A judge has bafflingly ruled that a knife used to stab a teen to death is not an offensive weapon - after another court jailed a woman for hitting her granddaughter with a slipper.
The two bizarre rulings came from separate courts in Turkey within weeks of each other.
In the earlier case frail pensioner Asiye Kaytan locked the front door to stop her 18-year-old granddaughter going out to meet friends in August last year (2024).

During a scuffle, a court heard, Kaytan slapped the girl on the arm with her slipper and the teen bashed her gran with her mobile phone, cutting her head.
Paramedics who were called to treat Kaytan reported the incident to police, even though neither woman wanted to press charges.
Prosecutors then charged the gran with assault, identifying her slipper as a weapon.
Three months (02/25) ago Turkey's 12th Criminal Court of First Instance found her guilty and sentenced her to four years and two months in prison.

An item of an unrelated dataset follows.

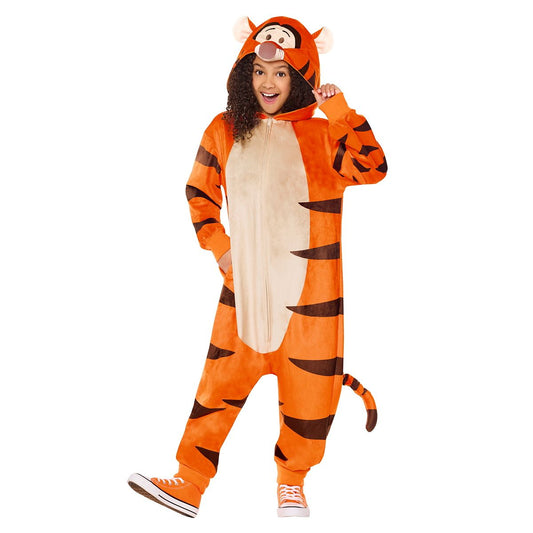 Kids Tigger Jumpsuit Costume - Winnie the Pooh ORANGE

Defence lawyer Hasan Ozan Orpak says the ruling is being appealed, arguing that slippers are not weapons under Turkish law.
Now prosecutors have dropped a charge of possessing an illegal weapon against a teenager accused of stabbing a 14-year-old boy to death in a market in January.
Victim Mattia Minguzzi, the son of Italian chef Andrea Minguzzi, was shopping in Denizli when he was attacked by the knifeman named as 15-year-old Berkay Budak.

Gruesome security CCTV shows the suspect chasing Mattia through the market before stabbing him with a kitchen knife.
The dying teen was then kicked in the head by another youth, identified as 16-year-old Umutcan Baba.
Despite the deadly stabbing, prosecutors ruled that the kitchen knife was not an offensive weapon but a common household item.
The charge for unlawful possession of a weapon was dropped, although the investigation over the killing is still ongoing.
Prosecutors said Mattia died in a spontaneous fight so the knife could not be considered a murder weapon and ordered the charges relating to it to be dropped.
The decision caused outrage in both Turkey and Italy, where Mattia's family has been campaigning to bring his killer to court.